Architecture / workflow: Tier services into critical and non-critical. Apply strict spread to critical; use ScheduleAnyway for non-critical. Monitor costs and performance.
Step-by-step implementation:

Classify services by criticality and cost impact.
Update manifests appropriately.
Run load tests to measure cross-AZ traffic and latency.
Monitor cost telemetry and performance metrics. What to measure: Cross-AZ network egress, replica skew, user latency.
Tools to use and why: Cost reporting tools, Prometheus, tracing.
Common pitfalls: Over-optimization reduces resilience unintentionally.
Validation: Validate failover for critical services and acceptable degradation for non-critical ones.
Outcome: Cost optimized while maintaining SLOs for critical services.

Common Mistakes, Anti-patterns, and Troubleshooting

List of mistakes with Symptom -> Root cause -> Fix (15–25 items)

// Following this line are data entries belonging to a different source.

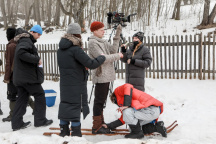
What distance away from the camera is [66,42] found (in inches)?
116

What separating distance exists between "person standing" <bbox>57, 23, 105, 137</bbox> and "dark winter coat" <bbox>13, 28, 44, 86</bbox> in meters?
0.86

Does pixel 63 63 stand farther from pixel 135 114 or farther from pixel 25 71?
pixel 135 114

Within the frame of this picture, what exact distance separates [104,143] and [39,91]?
1766 mm

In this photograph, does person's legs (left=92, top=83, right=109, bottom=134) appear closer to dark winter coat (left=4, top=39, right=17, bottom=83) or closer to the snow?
the snow

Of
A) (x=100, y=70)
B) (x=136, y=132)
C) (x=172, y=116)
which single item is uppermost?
(x=100, y=70)

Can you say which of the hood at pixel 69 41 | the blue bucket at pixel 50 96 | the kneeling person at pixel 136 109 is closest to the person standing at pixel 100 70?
the kneeling person at pixel 136 109

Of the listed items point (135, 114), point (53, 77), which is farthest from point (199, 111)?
point (53, 77)

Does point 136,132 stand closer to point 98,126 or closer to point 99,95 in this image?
point 98,126

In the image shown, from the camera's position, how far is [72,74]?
2.98 meters

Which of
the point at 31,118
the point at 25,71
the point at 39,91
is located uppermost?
the point at 25,71

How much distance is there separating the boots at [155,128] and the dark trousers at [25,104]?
1.88 metres

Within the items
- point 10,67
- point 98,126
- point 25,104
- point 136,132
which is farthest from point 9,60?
point 136,132

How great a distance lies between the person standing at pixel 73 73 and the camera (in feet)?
9.67

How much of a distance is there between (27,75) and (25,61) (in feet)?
0.79
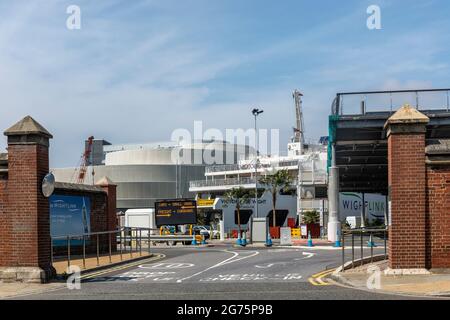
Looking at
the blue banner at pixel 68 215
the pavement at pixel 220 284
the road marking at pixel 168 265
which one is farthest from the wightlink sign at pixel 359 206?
the pavement at pixel 220 284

Symptom: Pods Pending with Unschedulable reason -> Root cause: DoNotSchedule with not enough capacity -> Fix: Temporarily set ScheduleAnyway or add capacity.
Symptom: All replicas on one node -> Root cause: Missing topology node labels -> Fix: Apply consistent labels to nodes.
Symptom: High scheduler latency -> Root cause: Excessive constraints and high cluster size -> Fix: Simplify constraints or tune scheduler performance.
Symptom: PDB blocks maintenance -> Root cause: Strict PDB plus DoNotSchedule -> Fix: Adjust PDBs or maintenance windows.
Symptom: Quorum loss in DB -> Root cause: Replicas collocated on same topology -> Fix: Enforce stronger spread with anti-affinity.
Symptom: Excessive pod restarts after failure -> Root cause: Eviction storms due to mass rescheduling -> Fix: Stagger reschedules or add graceful draining.
Symptom: Canary not representative -> Root cause: Canary instances in a single topology -> Fix: Spread canary across domains.
Symptom: Unexpected placement in cloud provider -> Root cause: Provider overrides or mapping differences -> Fix: Validate provider topology mapping and labels.
Symptom: Observability gaps during incidents -> Root cause: No embed of topology metadata in traces -> Fix: Tag traces/metrics with node/zone metadata.
Symptom: Alerts too noisy -> Root cause: Too-sensitive thresholds or no suppression during autoscale -> Fix: Add grouping, suppression windows, and dedupe.
Symptom: Conflict between anti-affinity and spread -> Root cause: Contradictory Pod rules -> Fix: Reconcile rules or create exceptions.
Symptom: Scale-up creates uneven nodes -> Root cause: Autoscaler adds nodes in one pool only -> Fix: Configure autoscaler with balanced node pools and scale policies.
Symptom: Label drift over time -> Root cause: Automation or manual changes altering node labels -> Fix: Enforce labels via daemon or policy controller.
Symptom: Metrics cardinality explosion -> Root cause: Metrics per pod with high label set -> Fix: Aggregate metrics by topology key, drop high-cardinality labels.
Symptom: Misapplied constraints in CI -> Root cause: Incomplete manifests or templating issues -> Fix: Add linting and manifest validation to pipeline.
Symptom: Timing-sensitive imbalance -> Root cause: Slow autoscaler reaction -> Fix: Pre-warm capacity or predictive scaling.
Symptom: Rogue mutating webhook alters constraints -> Root cause: Webhook changing PodSpec labels -> Fix: Audit and restrict webhooks.
Symptom: Inconsistent behavior across clusters -> Root cause: Cluster version differences and scheduler flags -> Fix: Standardize cluster configurations.
Symptom: High network cost after spreading -> Root cause: Cross-AZ traffic increased by spreading stateful caches -> Fix: Selective spread and data locality considerations.
Symptom: Insufficient telemetry for postmortem -> Root cause: Lack of historical scheduler metrics -> Fix: Retain scheduler and pod placement metrics for relevant retention period.
Symptom: Overly complex policies -> Root cause: Mix of affinity, anti-affinity, taints and spread -> Fix: Simplify and document policy interactions.
Symptom: Security boundary breach due to placement -> Root cause: Over-tolerating taints and wide spread -> Fix: Combine spread with strict taints and node isolation.
Symptom: Unexpected cost spikes -> Root cause: Autoscaler scaling up to satisfy DoNotSchedule -> Fix: Monitor cost and tune autoscaler limits.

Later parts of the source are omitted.